NIR HASSON/JACK KHOURY
Cheikh Jarrah : démolition nocturne de la maison de la famille Salhiye, agrémentée d’une vingtaine d’arrestations

Nir Hasson et Jack Khoury, Haaretz, 19/1/2022
Traduit par
Fausto Giudice, Tlaxcala
 

La démolition avant l'aube a marqué la fin d'une lutte pour une maison familiale dans le quartier de Cheikh Jarrah à Jérusalem-Est, sur un terrain qui a été exproprié par la municipalité de Jérusalem pour construire une école.


"Bienvenue à Cheikh Jarrah l’inébranlable". Photo Huda Imam

La police israélienne a exécuté un ordre de démolition et arrêté plus d'une douzaine de personnes dans le quartier de Cheikh Jarrah, point chaud de Jérusalem-Est, tôt mercredi matin, mettant fin à une lutte de deux jours entre une famille locale et la municipalité de Jérusalem.

Il y a cinq ans, la municipalité a annoncé qu'elle expropriait le terrain pour y construire une école. Depuis lors, la famille Salhiye a mené une bataille juridique pour empêcher son expulsion, mais elle n'a pas pu prouver qu'elle était propriétaire du bien. En tout état de cause, même si elle pouvait prouver qu'elle est propriétaire du terrain, la municipalité a le droit de l'exproprier à des fins publiques en échange d'une compensation monétaire.

 

Un partisan de la famille palestinienne Salhiye montre des photos près des ruines de la maison démolie par les forces israéliennes à Cheikh Jarrah, le 19 janvier 2022. Photo MENAHEM KAHANA - AFP

La police a fait irruption dans la maison vers 3 h 30 du matin et a violemment expulsé la famille et les militants, en utilisant des grenades assourdissantes. Au moins 18 personnes ont été arrêtées, selon l'avocat Walid Abou Thaya, qui représente la famille.

La plupart des interpellés ont été libérés peu après, à condition qu'ils ne reviennent pas dans la maison. Selon la police, tous les suspects étaient impliqués dans l'impasse de lundi, où la tentative d'expulsion a incité le père, Mahmoud Salhiye, à se barricader sur le toit avec ses enfants et à menacer de faire exploser une bombonne de gaz, réussissant à repousser l'expulsion.

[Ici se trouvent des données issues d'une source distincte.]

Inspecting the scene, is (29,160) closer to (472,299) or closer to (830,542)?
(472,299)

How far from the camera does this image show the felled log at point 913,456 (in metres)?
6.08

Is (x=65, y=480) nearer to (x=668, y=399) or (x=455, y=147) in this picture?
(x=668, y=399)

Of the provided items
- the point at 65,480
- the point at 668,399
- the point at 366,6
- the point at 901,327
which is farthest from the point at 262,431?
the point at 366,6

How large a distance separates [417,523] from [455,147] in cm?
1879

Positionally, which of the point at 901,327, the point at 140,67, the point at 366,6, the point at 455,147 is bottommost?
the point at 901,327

« C'était un acte brutal », a déclaré Abou Thaya. « Nous étions en train de faire appel aux tribunaux, y compris à la Haute Cour, mais la police au service de la municipalité de Jérusalem était déterminée à mener à bien ce qu’elle considérait comme sa mission, évacuer le complexe ».


Une membre des forces israéliennes devant les ruines de maison Salhiye qu'elles ont démolie à Cheikh Jarrah, le 19 janvier 2022. Photo
: MENAHEM KAHANA - AFP

Jeudi après-midi, la police israélienne a demandé au tribunal de première instance de Jérusalem de prolonger de cinq jours la détention du père, Mahmoud Salhiye, et de quatre autres membres de la famille, mais le tribunal a rejeté la demande au motif qu'ils ne constituent plus une menace pour eux-mêmes ou pour le public après la démolition de leur maison.

La police a l'intention de faire appel auprès du tribunal de district, et le juge a consenti à un sursis qui permettra à la famille de rester en détention jusqu'à jeudi.

Entre-temps, des heurts ont éclaté entre la police et des manifestants lors d'une protestation contre les expulsions jeudi soir devant le domicile du maire de Jérusalem, Moshe Leon, et la police a arrêté cinq personnes.

Le bureau du président palestinien Mahmoud Abbas a dénoncé les expulsions forcées, les qualifiant de « crime de guerre », et a exhorté les USA à « prendre leurs responsabilités et à intervenir immédiatement pour mettre fin à ces crimes ».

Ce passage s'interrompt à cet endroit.